At first, the fund’s ambitions were limited and focused on installing solar panels on a few buildings in Baltimore City. But now it’s expanding its scope.
“It’s not great to use grant money to do one house at a time,” Heller said. “The challenge has been how to make it scalable.”
Identifying and developing projects was a major undertaking, she said. But recently there’s been real progress.
Soon the fund will put solar panels on Henderson-Hopkins Elementary School in East Baltimore, a project which should provide power to about 180 nearby households. It’s also working with a farmer in Garrett County to put solar arrays on 10-12 acres of non-arable land, which the owner initially had tried to convert into a ski slope. The electricity there would be generated to as many as 500 low-income families. Another project on the Eastern Shore is in the offing.
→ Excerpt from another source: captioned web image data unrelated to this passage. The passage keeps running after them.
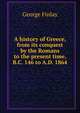 A history of Greece, from its conquest by the Romans to the present time, B.C. 146 to A.D. 1864, George Finlay 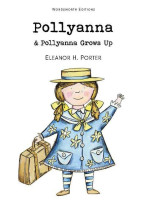 Pollyanna. Pollyanna Grows Up - Eleanor H. Porter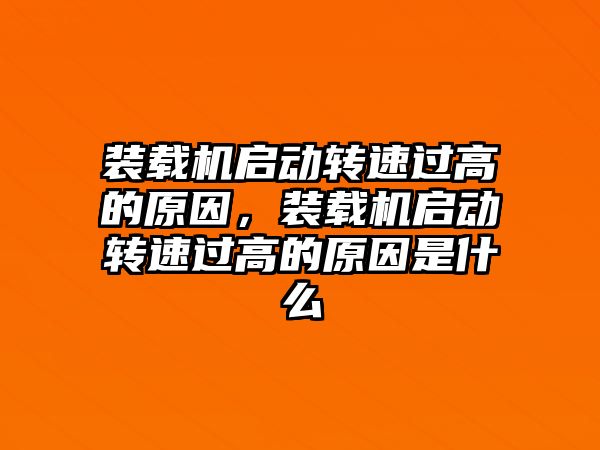 裝載機啟動轉速過高的原因，裝載機啟動轉速過高的原因是什么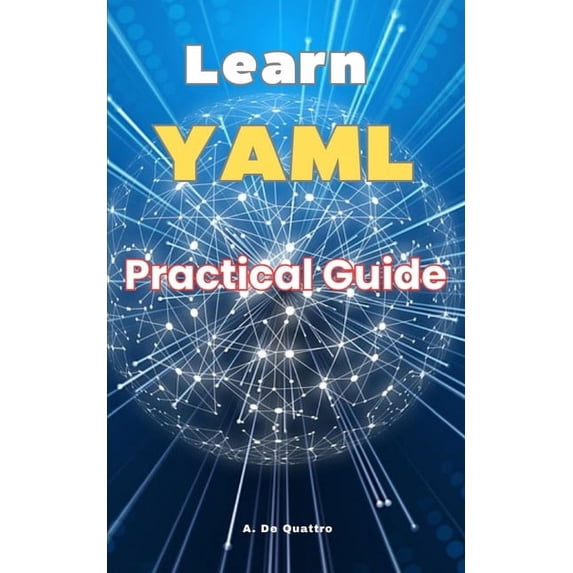 Learn YAML: Practical Guide, (Paperback)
The climate fund will also help the residents receiving the solar power pay their electric bills if they fall behind.
“Solar development on a good day has so many barriers,” Heller said. “We do projects that the market won’t do, so by definition they’re very hard.”
But she said she’s determined to prove to investors that investing in these projects will pay off.
“Our hypothesis is they may not be as risky as some people assume.”
‘Build Back Better’ stymied
Meanwhile, Van Hollen continues to introduce legislation to create a national green bank. He is — along with a veteran congressional environmentalist, Massachusetts Sen. Ed Markey (D), and three other Democrats — the sponsor of S. 283, to establish a National Climate Bank.
By the sponsors’ estimate, an initial $100 billion in federal funding would drive $463 billion of total investment in four years, and $880 billion of total investment in 10 years through the green bank. They suggested the legislation would create almost 4 million jobs in four years and 12 million jobs over the next decade, and would be especially beneficial in disadvantaged communities. And, they asserted, funding green infrastructure at that scale could reduce cumulative national emissions by more than 2.5 billion metric tons over the first 10 years, or roughly 20% of the reductions needed to reach net zero emissions by 2050 and avoid the most catastrophic effects of global warming.
Van Hollen last year urged his colleagues to make the legislation “a top priority.”
“Investing in clean energy will not only help us tackle the climate emergency but is also key to generating millions of new American jobs,” he said at the time. “The National Climate Bank Act takes a model that’s been proven to work and creates an engine to drive innovative climate solutions that will help us build a greener economy and a better future for generations to come.”
The Senate Environment and Public Works Subcommittee on Clean Air, Climate, and Nuclear Safety did hold a hearing on the measure in April 2021, but it has stalled along with other major climate legislation in Congress. Van Hollen and the bill’s co-sponsors became hopeful when several elements of their bill were incorporated into the Biden administration’s “Build Back Better” proposal, but that too has hit a roadblock in the Senate.
Still, Van Hollen can revel in some of the developments back home, and said he hopes local policymakers and green energy entrepreneurs will, too.
“The more you can showcase how this works well at the local level,” he said, “the more you can show that it can work at the federal level.”